What you are asked to do:
In the forum thread below about the Kipling photo, why did the first poster contact a man who organizes reunions? Answer in one to three sentences.

Start of Selection

# Photo of Owen Aboard Kipling 1940-41



## debandjo (Aug 25, 2016)

I am looking for any relatives or friends of Owen who served on the HMS Kipling from 1940-41. I work in a shop in Windsor and some time ago we found a small black and white photograph of a group of 8 young men and on the back is the inscription "Owen aboard Kipling 1940-41". We would like to reunite this photo with its owner but have had no luck in tracing him/her. We tried a local Facebook group (which always works for lost teddies!) and the story was picked up by the local paper too but we had no response at all. I even managed to contact a guy who organises reunions in the hope that someone would recognise a face from the picture but had no luck there either. I can supply a copy of this photo if required. Any suggestions would be gratefully received. Thank you.


----------



## Barrie Youde (May 29, 2006)

It would probably help if you could post a copy of the photograph.

This site is a veritable mine of information and contact. Good luck!


----------



## debandjo (Aug 25, 2016)

*Photo*

Hopefully I have attached a copy of the photo to this but I'm not really sure what I'm doing! Fingers crossed but if it doesn't work could somebody give me instructions please? Thanks


----------



## National Enquirer (Feb 11, 2017)

*Kipling photo*

HMS Kipling families have a yearly reunion organised by Mr Phil Brazier and are fortunate enough to have one survivor of sinking of the ship in 1942 attend.My father served on the ship during the period mentioned on the rear of the photo but he does not appear to be one of the chaps in the photo. If you are content I would suggest that you send a photo to Phil (if he is not the reunion chap you have already alluded to who you have already contacted) or I could do so on your behalf.Please let me know





debandjo said:


> I am looking for any relatives or friends of Owen who served on the HMS Kipling from 1940-41. I work in a shop in Windsor and some time ago we found a small black and white photograph of a group of 8 young men and on the back is the inscription "Owen aboard Kipling 1940-41". We would like to reunite this photo with its owner but have had no luck in tracing him/her. We tried a local Facebook group (which always works for lost teddies!) and the story was picked up by the local paper too but we had no response at all. I even managed to contact a guy who organises reunions in the hope that someone would recognise a face from the picture but had no luck there either. I can supply a copy of this photo if required. Any suggestions would be gratefully received. Thank you.


----------



## debandjo (Aug 25, 2016)

*HMS Kipling photo*

Thanks for your reply, it's nice to know that the thread isn't completely dead and that there's still hope of finding the owner of this photo. Unfortunately, I have already sent a copy to Phil Brazier and he's had no luck tracing the identity of any of these men. If you have any further suggestions I would love to hear them as we seem to have run out of ideas. Thanks again.

End of Selection
Start of Material supplied

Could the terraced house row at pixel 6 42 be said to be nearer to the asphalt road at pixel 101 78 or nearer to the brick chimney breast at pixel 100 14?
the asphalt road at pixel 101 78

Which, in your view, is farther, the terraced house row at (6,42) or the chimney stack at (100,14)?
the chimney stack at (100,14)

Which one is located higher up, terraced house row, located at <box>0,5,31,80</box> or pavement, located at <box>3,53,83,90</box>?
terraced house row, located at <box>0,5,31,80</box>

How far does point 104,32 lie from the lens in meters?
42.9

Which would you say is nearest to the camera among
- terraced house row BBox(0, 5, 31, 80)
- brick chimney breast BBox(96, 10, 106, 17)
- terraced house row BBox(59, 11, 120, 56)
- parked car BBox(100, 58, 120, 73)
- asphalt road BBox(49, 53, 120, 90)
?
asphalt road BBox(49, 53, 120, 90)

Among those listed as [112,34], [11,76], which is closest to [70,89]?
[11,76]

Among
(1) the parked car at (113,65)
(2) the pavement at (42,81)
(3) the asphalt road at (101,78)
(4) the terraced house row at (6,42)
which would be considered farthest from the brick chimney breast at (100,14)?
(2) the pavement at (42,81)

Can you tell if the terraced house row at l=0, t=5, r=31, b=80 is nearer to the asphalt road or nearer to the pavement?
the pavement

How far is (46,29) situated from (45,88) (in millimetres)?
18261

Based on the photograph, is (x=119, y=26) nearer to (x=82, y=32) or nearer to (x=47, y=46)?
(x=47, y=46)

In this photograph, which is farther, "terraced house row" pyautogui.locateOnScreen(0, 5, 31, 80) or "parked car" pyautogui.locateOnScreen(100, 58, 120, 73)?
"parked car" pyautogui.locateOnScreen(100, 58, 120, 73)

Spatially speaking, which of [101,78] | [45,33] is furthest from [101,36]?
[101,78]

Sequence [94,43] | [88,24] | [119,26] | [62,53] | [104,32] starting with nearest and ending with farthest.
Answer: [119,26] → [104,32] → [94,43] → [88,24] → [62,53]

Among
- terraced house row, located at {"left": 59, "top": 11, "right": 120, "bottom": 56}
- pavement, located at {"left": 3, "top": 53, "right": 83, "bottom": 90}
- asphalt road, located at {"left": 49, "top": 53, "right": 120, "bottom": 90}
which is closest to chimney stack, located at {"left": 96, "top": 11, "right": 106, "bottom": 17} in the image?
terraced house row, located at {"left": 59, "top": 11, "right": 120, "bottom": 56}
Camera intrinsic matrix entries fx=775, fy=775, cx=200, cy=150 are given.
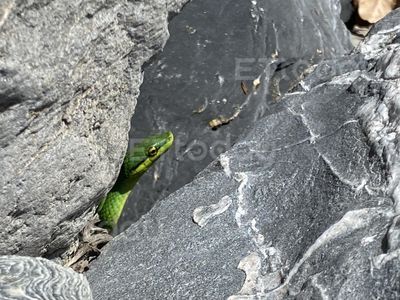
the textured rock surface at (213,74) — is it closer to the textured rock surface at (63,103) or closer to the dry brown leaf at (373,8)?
the textured rock surface at (63,103)

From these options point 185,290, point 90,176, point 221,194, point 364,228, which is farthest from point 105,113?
point 364,228

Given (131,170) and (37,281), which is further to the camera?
(131,170)

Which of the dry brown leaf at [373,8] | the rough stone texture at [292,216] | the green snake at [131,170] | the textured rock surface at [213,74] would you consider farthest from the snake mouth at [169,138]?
the dry brown leaf at [373,8]

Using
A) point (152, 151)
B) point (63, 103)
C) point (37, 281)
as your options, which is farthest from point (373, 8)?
point (37, 281)

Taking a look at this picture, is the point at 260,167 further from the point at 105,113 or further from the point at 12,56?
the point at 12,56

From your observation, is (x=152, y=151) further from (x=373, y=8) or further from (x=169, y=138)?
(x=373, y=8)

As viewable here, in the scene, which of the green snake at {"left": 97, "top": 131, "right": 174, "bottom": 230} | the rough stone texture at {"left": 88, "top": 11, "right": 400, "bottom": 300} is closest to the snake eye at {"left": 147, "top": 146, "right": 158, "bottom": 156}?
the green snake at {"left": 97, "top": 131, "right": 174, "bottom": 230}

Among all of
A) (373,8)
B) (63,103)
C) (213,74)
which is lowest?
(373,8)
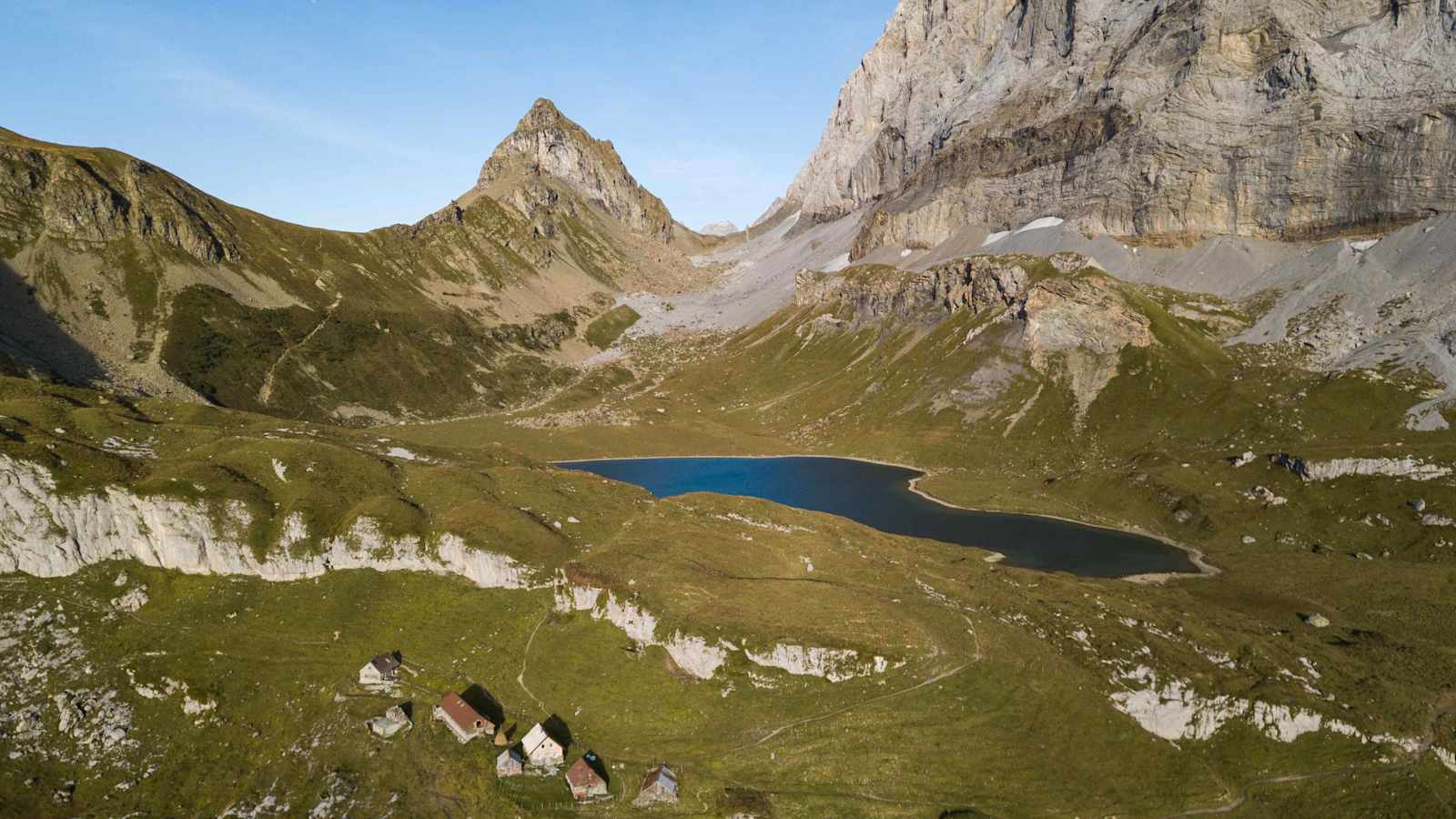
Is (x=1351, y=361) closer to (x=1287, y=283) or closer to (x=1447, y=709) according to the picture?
(x=1287, y=283)

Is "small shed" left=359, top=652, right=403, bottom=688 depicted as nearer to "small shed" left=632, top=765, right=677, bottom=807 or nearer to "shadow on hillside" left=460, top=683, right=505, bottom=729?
"shadow on hillside" left=460, top=683, right=505, bottom=729

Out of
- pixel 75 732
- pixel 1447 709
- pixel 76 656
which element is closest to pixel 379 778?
pixel 75 732

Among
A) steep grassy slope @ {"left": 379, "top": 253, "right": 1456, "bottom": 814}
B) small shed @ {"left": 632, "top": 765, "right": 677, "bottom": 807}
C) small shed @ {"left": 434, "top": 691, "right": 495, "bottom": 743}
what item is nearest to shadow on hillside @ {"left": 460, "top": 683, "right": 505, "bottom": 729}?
small shed @ {"left": 434, "top": 691, "right": 495, "bottom": 743}

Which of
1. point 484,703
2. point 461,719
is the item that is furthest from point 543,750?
point 484,703

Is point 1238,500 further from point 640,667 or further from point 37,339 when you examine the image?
point 37,339

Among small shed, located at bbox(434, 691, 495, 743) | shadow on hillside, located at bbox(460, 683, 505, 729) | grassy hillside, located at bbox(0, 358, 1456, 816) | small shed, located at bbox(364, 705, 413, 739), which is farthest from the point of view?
shadow on hillside, located at bbox(460, 683, 505, 729)
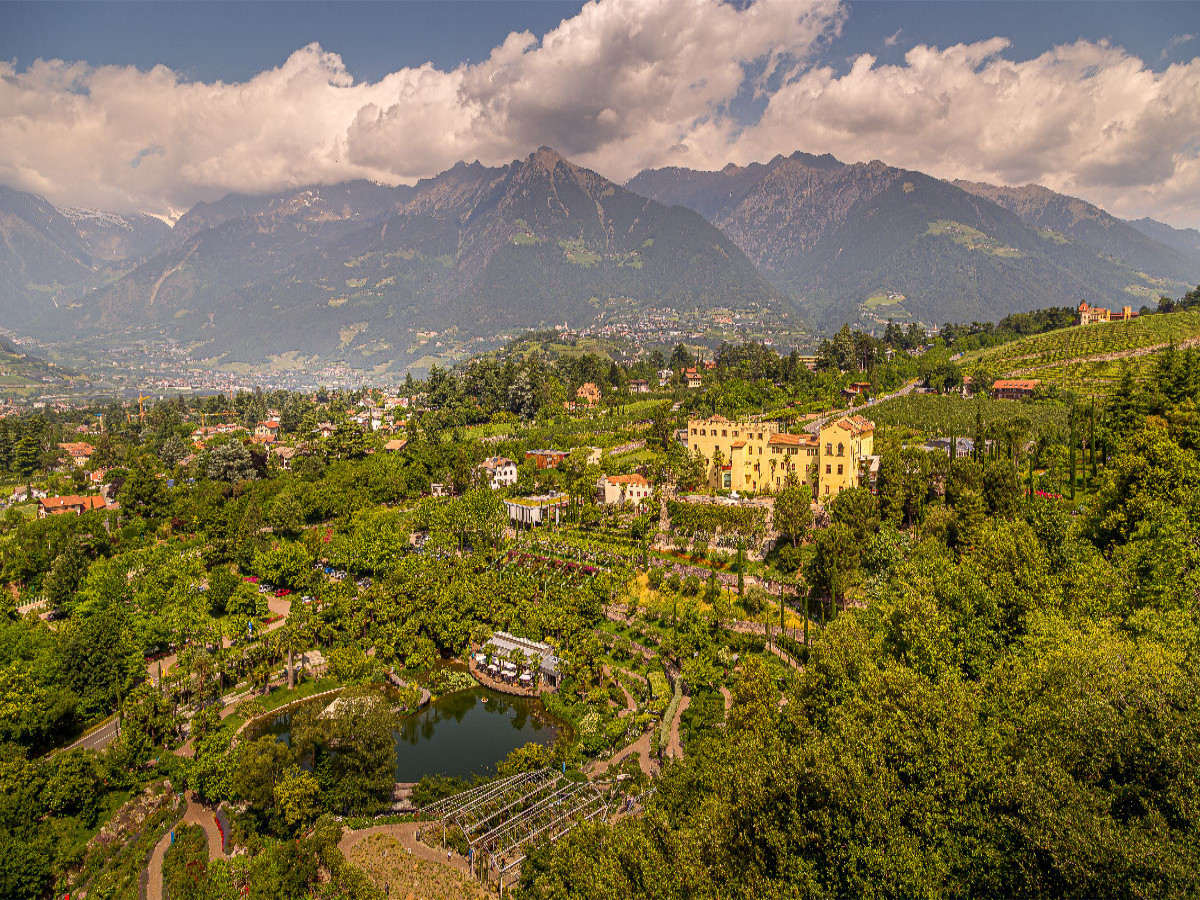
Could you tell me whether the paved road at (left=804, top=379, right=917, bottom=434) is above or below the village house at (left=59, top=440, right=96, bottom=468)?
above

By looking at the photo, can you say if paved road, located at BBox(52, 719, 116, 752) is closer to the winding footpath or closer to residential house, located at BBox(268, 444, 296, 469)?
the winding footpath

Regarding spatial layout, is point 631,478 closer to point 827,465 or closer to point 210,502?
point 827,465

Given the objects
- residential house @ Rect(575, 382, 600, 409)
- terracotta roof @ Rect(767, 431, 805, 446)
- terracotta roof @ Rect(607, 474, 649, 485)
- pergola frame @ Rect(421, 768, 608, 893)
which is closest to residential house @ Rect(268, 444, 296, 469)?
terracotta roof @ Rect(607, 474, 649, 485)

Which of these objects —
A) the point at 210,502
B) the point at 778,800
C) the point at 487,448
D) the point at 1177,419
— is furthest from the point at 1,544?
the point at 1177,419

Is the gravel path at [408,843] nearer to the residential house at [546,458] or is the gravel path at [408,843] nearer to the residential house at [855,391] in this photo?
the residential house at [546,458]

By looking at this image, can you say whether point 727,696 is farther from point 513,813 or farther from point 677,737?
point 513,813

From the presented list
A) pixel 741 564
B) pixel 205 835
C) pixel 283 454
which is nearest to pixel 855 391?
pixel 741 564
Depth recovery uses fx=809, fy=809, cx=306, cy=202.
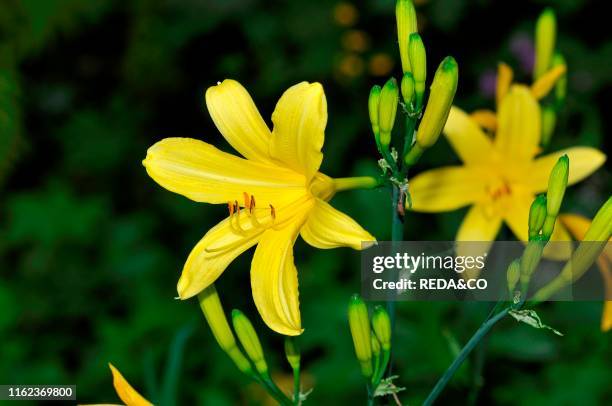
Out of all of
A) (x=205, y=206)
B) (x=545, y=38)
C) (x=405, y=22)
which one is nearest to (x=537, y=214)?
(x=405, y=22)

End of Material supplied

Task result:
The first poster contacted him in the hope that someone would recognize a face from the photograph. That contact was one of several attempts to trace the photo's owner, but it brought no success.